We will now derive the probability that a given observation is part of a bootstrap sample. Suppose that we obtain a bootstrap sample from a set of \(n\) observations.

  1. What is the probability that the first bootstrap observation is not the \(j\)th observation from the original sample? Justify your answer.
  2. What is the probability that the second bootstrap observation is not the \(j\)th observation from the original sample? Justify your answer.
  3. Argue that the probability that the \(j\)th observation is not in the bootstrap sample is \((1-1/n)^n\).
  4. When \(n = 5\) what is the probability that the \(j\)th observation is in the bootstrap sample?
  5. When \(n = 100\) what is the probability that the \(j\)th observation is in the bootstrap sample?
  6. When \(n = 10,000\) what is the probability that the \(j\)th observation is in the bootstrap sample?
  7. Create a plot that displays, for each integer value of \(n\) from 1 to 100,000 the probability that the \(j\)th observation is in the bootstrap sample. Comment on what you observe.
  8. We will now investigate numerically that a bootstrap sample of size \(n = 100\) contains the \(j\)th observation. Here \(j = 4\). We repeatedly create bootstrap samples, and each time we record whether or not the fourth observation is contained in the bootstrap sample.
set.seed(  ) # set a seed here

store <- integer(10000)

for (i in seq_along(store)) {
  store[i] <- sum(sample(seq_len(100), replace = TRUE) == 4) > 0
}

mean(store)

Comment on the results obtained.

Exercise 5 (10 points)

Suppose that we use some statistical learning method to make a prediction for the response \(Y\) for a particular value of the predictor \(X\).

  1. Carefully describe how we might estimate the standard deviation of our prediction.
  2. Is this procedure depends on what statistical learning method we are using?

Exercise 6 (15 points)

This exercise should be answered using the Default data set, which is part of the LSLR package. If you don’t have it installed already you can install it with

To load the data set run the following code

library(ISLR)
data("Default")
  1. Use the parsnip package to fit a logistic regression on the default data set. default is the response and income and balance are the predictors. Then use summary() on the fitted model to determine the estimated standard errors for the coefficients associated with income and balance. Comment on the estimated standard errors.
  2. Use the bootstraps() function from the rsample package to generate 25 bootstraps of Default.
  3. Run the following code. Change boots to the name of the bootstrapping object created in the previous question. This will take a minute or two to run. Comment on
# This function takes a `bootstrapped` split object, and fits a logistic model
fit_lr_on_bootstrap <- function(split) {
    logistic_reg() %>%
    set_engine("glm") %>%
    set_mode("classification") %>%
    fit(default ~ income + balance, analysis(split))
}

# This code uses `map()` to run the model inside each split.
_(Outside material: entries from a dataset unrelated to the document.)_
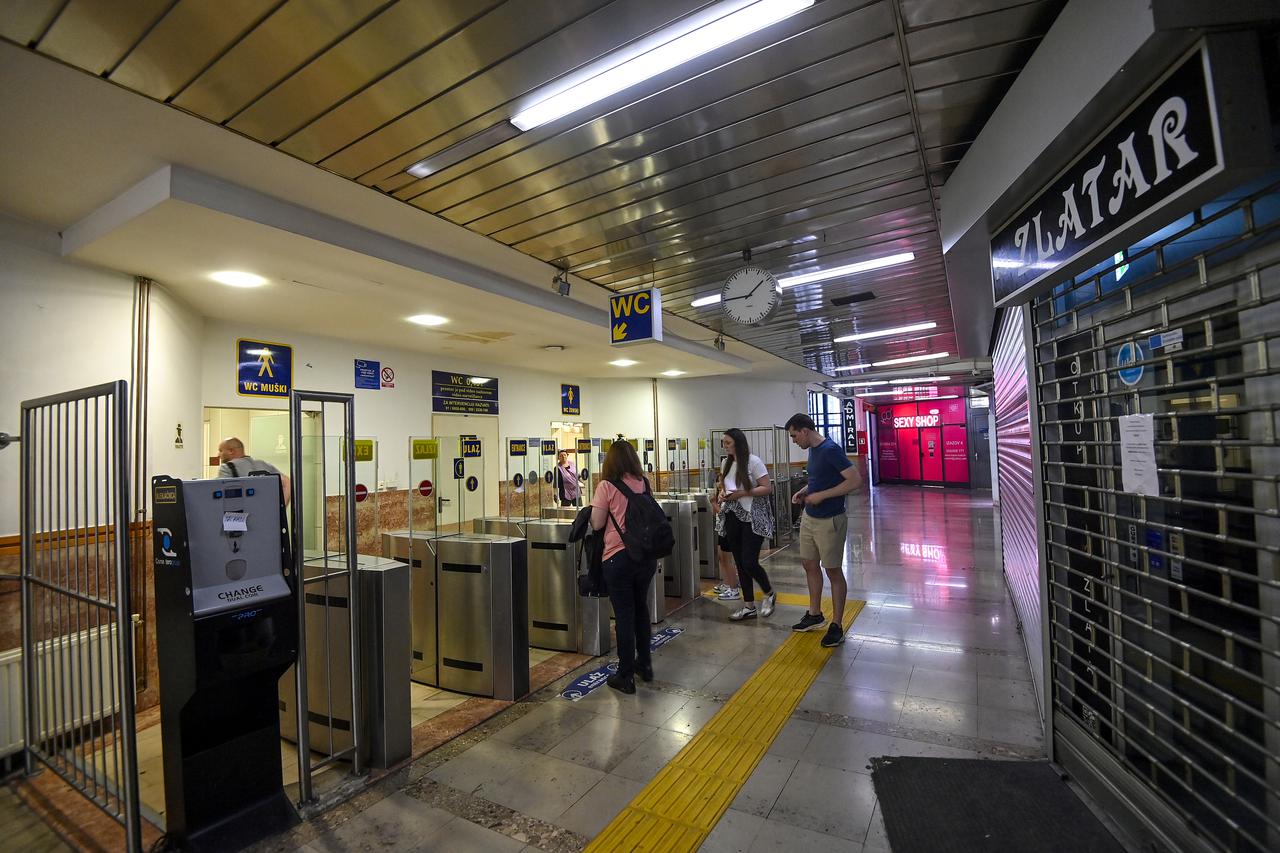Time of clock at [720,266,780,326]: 1:45
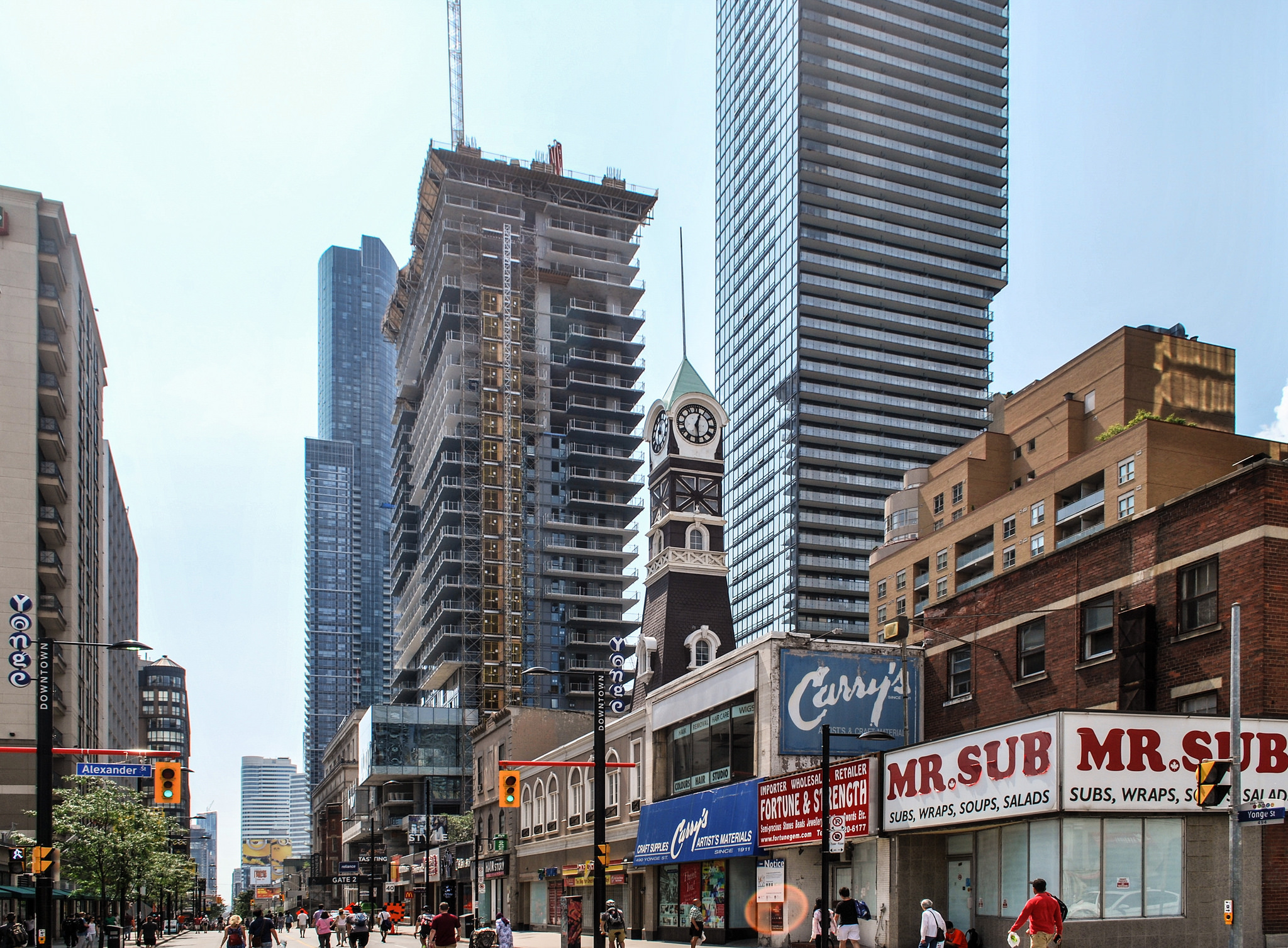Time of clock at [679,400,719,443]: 12:28
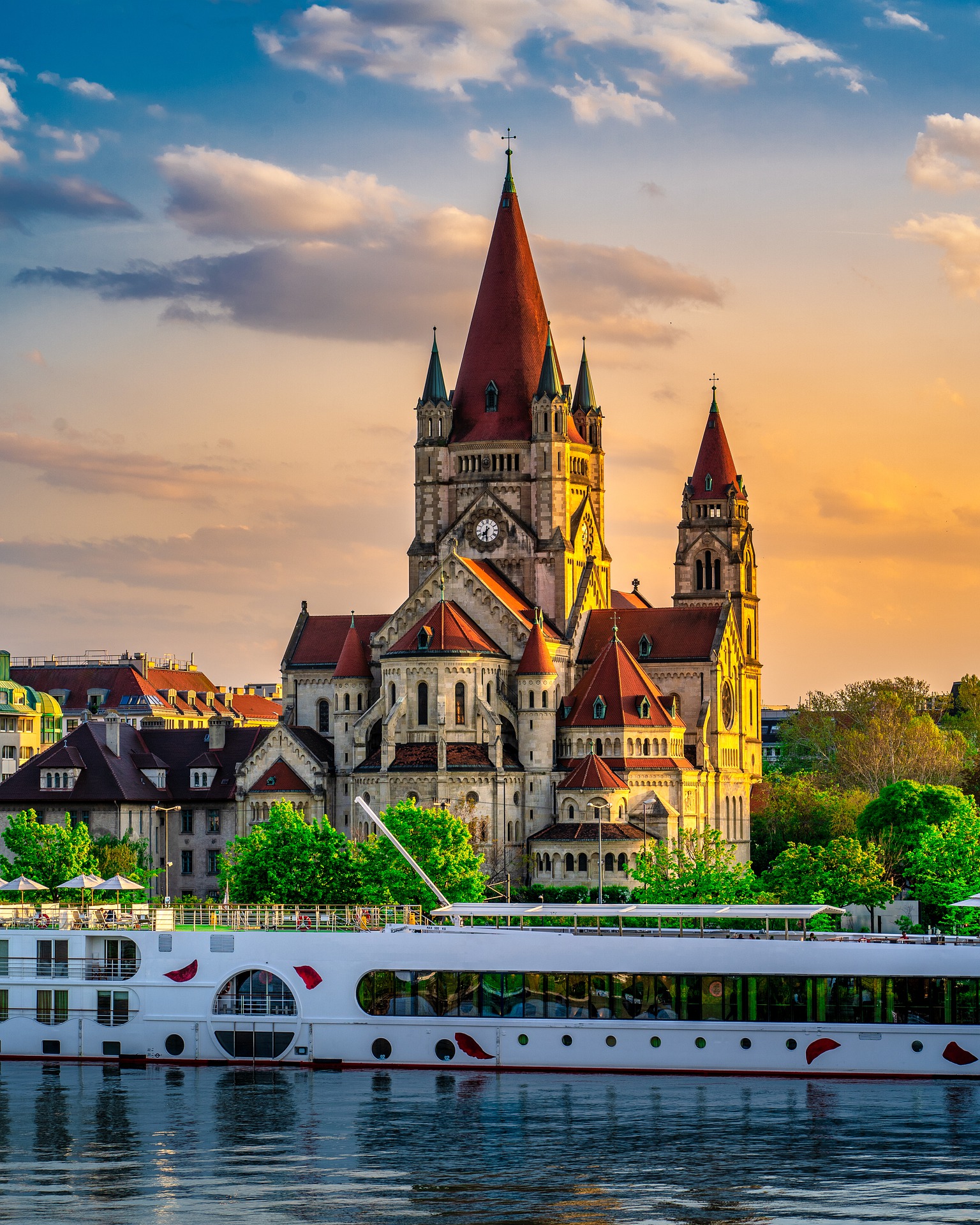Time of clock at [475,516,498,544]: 7:30
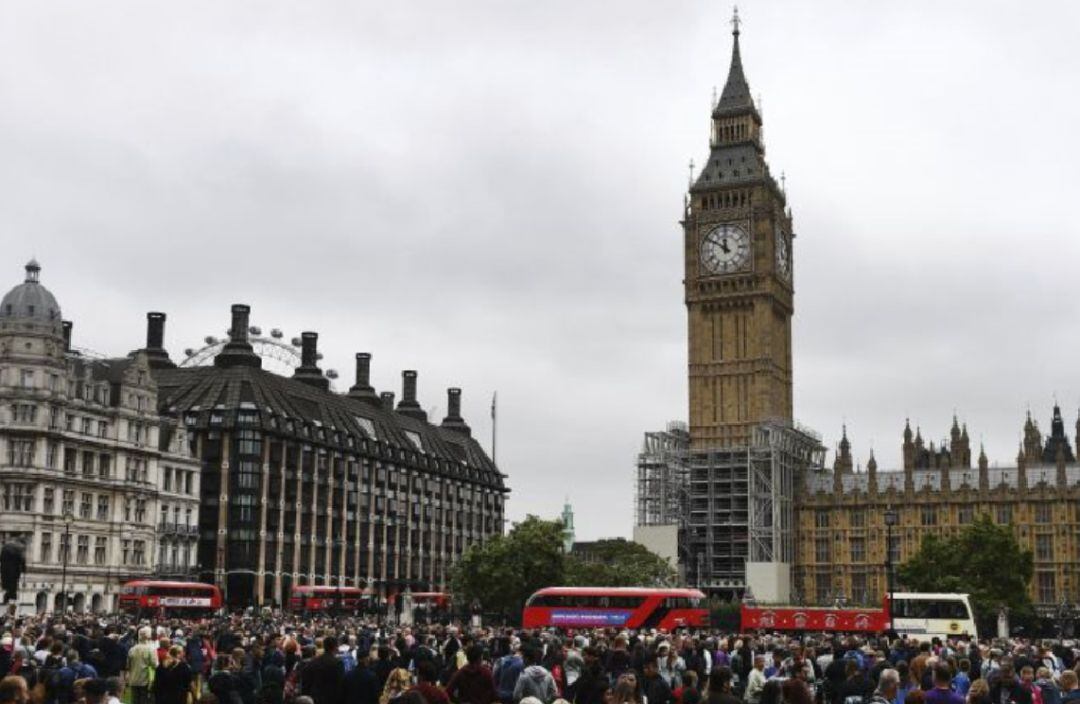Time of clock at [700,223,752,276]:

Then it used
# `tidy()` to extract the model estimates the parameter
boot_models <-
  boots %>% 
  mutate(model = map(splits, fit_lr_on_bootstrap),
         coef_info = map(model, tidy))

# This code extract the estimates for each model that was fit
boot_coefs <-
  boot_models %>% 
  unnest(coef_info)

# This code calculates the standard deviation of the estimate
sd_estimates <- boot_coefs %>%
  group_by(term) %>%
  summarise(std.error_est = sd(estimate))
sd_estimates
  1. Comment on the estimated standard errors obtained using the summary() function on the first model and the estimated standard errors you found using the above code.